* _INPUT DATA_
=== Section Start ===

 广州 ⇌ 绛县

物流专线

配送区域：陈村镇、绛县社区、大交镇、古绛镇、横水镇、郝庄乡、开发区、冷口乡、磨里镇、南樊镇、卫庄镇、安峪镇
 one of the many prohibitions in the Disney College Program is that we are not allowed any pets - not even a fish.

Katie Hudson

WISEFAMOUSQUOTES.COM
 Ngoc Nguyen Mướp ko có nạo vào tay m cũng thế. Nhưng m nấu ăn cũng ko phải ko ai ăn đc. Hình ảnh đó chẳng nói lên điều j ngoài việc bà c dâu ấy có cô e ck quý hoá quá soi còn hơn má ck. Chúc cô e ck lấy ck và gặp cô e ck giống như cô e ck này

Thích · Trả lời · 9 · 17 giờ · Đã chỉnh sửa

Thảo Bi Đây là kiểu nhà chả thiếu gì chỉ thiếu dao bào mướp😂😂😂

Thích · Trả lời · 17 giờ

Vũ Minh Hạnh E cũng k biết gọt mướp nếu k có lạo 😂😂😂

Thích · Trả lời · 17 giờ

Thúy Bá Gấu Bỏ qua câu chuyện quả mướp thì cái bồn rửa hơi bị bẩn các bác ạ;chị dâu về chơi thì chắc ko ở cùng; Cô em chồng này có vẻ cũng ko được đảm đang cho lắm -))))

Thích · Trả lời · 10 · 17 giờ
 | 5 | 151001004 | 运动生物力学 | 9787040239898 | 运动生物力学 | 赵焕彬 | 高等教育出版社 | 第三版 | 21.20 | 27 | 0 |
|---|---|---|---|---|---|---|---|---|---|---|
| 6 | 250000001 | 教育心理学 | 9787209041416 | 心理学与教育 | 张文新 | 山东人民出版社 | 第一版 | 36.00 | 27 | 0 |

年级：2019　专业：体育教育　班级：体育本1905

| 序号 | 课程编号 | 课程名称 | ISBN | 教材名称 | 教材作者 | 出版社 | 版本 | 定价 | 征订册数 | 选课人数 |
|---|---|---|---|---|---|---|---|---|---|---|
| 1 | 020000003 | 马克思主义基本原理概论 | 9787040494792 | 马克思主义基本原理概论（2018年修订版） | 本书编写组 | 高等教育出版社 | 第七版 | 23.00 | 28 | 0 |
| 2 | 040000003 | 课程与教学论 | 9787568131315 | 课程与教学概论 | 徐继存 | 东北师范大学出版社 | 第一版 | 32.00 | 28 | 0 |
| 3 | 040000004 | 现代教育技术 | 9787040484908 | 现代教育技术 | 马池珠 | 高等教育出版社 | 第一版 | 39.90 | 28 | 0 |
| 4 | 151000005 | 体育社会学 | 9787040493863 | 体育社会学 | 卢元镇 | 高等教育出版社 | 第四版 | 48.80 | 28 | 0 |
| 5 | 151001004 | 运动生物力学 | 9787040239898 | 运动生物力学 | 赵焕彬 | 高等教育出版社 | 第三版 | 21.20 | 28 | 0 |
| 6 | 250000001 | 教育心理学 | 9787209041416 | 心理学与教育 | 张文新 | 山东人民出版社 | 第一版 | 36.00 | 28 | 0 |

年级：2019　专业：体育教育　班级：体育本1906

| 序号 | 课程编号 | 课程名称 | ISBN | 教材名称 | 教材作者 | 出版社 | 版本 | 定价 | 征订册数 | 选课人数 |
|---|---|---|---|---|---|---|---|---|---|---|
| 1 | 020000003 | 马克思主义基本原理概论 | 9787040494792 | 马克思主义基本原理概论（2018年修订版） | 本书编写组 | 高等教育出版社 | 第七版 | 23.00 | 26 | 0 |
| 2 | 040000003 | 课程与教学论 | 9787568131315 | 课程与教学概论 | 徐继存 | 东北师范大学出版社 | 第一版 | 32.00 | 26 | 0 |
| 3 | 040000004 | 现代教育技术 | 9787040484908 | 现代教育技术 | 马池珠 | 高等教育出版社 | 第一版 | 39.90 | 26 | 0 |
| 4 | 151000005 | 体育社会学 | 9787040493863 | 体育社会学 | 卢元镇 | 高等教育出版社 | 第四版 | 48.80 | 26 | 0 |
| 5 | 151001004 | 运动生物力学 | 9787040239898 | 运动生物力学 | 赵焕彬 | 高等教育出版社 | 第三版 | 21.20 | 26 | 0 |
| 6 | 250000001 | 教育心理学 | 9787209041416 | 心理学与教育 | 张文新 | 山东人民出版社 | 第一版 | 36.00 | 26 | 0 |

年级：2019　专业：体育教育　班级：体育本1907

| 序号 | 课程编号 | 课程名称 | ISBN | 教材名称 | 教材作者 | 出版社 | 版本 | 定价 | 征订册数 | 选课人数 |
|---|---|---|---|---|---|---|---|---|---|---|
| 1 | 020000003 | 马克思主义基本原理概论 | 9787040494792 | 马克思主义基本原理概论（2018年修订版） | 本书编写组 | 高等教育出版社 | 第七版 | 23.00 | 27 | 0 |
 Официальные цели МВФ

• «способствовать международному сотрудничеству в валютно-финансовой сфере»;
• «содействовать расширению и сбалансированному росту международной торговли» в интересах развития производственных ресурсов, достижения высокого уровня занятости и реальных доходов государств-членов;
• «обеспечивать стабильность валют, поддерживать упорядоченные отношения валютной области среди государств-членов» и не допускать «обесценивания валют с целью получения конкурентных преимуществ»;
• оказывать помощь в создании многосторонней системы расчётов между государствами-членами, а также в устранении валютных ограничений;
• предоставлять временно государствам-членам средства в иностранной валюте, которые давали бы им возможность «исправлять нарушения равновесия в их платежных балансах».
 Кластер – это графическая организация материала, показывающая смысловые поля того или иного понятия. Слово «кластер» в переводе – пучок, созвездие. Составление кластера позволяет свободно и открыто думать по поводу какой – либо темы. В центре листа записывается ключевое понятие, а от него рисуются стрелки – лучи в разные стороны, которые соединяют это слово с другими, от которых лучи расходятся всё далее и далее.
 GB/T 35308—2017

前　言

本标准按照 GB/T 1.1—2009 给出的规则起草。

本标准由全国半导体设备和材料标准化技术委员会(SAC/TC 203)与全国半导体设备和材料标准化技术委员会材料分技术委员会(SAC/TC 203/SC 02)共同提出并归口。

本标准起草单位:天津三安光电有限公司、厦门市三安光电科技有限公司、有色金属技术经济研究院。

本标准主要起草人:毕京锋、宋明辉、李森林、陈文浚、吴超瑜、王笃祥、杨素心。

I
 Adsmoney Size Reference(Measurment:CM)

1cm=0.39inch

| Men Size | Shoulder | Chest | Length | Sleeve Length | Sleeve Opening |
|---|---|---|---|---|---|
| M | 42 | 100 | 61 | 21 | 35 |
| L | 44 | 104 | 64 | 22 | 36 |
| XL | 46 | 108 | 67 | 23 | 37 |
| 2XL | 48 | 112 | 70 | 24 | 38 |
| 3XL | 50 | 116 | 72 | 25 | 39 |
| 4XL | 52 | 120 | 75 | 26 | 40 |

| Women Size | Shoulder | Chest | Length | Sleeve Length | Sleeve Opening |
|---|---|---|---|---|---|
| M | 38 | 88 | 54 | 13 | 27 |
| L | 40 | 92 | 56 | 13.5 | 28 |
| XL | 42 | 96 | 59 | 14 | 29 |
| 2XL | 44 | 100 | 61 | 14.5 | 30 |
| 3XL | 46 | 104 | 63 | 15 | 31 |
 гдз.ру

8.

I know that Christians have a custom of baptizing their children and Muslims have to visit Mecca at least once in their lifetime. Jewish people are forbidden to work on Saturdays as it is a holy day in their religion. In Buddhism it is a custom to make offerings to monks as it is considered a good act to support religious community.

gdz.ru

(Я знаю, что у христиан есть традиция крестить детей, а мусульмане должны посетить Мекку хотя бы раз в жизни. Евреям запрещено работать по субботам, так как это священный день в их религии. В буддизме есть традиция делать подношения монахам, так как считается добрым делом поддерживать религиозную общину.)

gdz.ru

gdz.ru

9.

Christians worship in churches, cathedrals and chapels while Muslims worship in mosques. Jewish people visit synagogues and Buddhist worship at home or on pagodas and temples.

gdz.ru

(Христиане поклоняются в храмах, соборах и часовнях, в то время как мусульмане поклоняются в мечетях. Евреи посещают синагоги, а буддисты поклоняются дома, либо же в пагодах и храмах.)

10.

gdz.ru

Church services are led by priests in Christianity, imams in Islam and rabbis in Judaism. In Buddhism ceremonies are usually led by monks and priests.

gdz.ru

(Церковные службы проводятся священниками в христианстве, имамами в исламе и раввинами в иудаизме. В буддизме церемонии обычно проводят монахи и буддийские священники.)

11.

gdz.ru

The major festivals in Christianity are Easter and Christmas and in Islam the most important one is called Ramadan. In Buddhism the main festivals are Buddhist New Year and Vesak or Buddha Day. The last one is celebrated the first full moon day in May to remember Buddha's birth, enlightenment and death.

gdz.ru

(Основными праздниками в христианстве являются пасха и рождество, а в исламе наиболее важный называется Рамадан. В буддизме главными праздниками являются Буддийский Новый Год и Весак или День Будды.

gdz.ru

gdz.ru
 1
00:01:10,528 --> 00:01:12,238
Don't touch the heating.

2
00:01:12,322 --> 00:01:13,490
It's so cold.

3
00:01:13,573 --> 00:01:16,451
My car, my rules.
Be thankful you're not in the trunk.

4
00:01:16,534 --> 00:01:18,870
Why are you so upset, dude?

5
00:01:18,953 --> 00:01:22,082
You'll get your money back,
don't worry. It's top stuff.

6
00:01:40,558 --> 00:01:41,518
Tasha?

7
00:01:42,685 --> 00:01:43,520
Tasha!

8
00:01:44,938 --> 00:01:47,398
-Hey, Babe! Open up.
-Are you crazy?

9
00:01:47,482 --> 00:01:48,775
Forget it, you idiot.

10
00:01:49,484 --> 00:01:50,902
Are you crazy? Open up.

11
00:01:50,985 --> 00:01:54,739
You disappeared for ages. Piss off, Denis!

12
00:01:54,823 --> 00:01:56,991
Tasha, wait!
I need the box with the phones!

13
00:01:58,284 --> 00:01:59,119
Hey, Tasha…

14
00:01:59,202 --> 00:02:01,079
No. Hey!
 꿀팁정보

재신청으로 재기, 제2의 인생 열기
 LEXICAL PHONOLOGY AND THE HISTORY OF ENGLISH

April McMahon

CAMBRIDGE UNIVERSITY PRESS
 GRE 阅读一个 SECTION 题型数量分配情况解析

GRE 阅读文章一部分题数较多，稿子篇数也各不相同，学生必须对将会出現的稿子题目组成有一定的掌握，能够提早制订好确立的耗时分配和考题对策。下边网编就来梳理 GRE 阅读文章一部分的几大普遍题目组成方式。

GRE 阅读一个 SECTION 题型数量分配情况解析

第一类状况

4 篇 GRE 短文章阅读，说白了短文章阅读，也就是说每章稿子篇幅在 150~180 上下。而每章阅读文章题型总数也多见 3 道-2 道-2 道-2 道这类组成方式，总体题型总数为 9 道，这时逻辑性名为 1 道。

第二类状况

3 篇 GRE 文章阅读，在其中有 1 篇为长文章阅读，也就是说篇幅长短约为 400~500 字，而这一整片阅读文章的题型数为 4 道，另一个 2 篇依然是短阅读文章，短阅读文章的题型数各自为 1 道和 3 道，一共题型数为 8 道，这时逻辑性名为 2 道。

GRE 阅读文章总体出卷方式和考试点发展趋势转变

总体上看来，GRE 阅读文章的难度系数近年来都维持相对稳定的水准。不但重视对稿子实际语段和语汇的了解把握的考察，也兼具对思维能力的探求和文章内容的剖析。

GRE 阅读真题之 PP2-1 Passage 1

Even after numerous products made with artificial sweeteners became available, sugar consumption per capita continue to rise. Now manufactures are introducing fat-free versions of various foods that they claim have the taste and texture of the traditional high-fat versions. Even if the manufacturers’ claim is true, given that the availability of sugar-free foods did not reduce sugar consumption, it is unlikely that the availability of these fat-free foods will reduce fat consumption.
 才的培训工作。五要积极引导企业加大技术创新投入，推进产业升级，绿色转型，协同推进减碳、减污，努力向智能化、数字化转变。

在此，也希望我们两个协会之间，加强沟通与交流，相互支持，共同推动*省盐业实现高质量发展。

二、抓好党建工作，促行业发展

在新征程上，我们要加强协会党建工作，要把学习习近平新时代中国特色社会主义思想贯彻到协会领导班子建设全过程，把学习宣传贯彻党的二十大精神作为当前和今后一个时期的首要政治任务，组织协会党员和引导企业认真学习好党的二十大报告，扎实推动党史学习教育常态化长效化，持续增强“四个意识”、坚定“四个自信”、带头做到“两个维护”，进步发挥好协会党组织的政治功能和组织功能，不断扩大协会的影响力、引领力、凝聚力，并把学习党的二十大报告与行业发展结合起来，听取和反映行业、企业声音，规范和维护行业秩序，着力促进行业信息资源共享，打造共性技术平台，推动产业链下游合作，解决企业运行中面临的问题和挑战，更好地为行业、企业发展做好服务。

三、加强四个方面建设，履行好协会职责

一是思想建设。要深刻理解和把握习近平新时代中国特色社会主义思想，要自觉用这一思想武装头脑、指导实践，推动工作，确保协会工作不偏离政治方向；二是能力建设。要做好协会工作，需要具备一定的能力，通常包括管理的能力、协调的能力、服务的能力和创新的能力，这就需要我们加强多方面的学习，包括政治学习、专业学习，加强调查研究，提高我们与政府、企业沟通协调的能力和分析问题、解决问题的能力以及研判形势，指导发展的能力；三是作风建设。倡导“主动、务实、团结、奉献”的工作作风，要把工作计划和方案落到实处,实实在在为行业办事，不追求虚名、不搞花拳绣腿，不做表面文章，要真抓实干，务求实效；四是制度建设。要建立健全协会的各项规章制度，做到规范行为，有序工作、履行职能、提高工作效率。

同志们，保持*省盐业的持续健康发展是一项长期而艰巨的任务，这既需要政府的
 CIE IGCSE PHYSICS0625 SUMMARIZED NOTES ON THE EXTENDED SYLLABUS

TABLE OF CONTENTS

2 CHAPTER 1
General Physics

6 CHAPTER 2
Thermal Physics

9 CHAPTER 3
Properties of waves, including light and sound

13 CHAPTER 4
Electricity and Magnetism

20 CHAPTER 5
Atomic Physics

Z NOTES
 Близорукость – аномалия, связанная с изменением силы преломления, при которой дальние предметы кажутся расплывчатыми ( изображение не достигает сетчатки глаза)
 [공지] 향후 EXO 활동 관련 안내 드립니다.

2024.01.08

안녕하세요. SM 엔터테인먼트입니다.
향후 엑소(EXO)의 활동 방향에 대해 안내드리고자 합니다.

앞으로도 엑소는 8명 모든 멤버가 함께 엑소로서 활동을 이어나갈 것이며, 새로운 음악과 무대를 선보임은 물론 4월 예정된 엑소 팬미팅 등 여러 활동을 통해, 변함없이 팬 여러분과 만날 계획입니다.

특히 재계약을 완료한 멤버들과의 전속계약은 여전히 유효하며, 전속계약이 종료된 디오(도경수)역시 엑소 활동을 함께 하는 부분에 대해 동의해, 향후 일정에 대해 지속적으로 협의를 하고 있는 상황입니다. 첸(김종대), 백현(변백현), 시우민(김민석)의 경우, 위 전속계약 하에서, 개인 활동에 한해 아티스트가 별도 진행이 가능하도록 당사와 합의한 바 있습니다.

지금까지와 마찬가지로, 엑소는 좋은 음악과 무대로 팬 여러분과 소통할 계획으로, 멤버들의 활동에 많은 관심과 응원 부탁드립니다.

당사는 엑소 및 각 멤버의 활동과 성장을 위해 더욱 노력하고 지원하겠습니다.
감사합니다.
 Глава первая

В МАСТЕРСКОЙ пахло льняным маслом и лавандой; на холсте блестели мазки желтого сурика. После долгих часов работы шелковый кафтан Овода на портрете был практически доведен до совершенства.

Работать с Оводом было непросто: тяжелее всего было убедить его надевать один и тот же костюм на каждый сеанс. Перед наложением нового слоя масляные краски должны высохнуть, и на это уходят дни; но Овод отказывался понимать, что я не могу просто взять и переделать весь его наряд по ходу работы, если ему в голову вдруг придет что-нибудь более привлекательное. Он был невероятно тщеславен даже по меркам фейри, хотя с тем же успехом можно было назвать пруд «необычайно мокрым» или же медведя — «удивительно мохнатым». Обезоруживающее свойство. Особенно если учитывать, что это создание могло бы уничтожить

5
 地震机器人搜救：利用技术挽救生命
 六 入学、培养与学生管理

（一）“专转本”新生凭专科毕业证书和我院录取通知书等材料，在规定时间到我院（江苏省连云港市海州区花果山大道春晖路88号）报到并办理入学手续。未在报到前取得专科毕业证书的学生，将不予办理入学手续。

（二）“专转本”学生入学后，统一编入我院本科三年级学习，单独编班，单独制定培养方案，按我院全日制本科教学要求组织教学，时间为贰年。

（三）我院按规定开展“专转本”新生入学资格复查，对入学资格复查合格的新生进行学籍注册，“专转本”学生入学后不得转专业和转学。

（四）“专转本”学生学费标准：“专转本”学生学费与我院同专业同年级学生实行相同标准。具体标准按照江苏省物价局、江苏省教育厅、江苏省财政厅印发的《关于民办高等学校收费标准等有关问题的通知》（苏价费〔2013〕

=== Section End ===

* _PROBLEM STATEMENT_
Work out how many lines in the entries above include the word "Size". Respond with only the number.

* _RESPONSE AREA_
3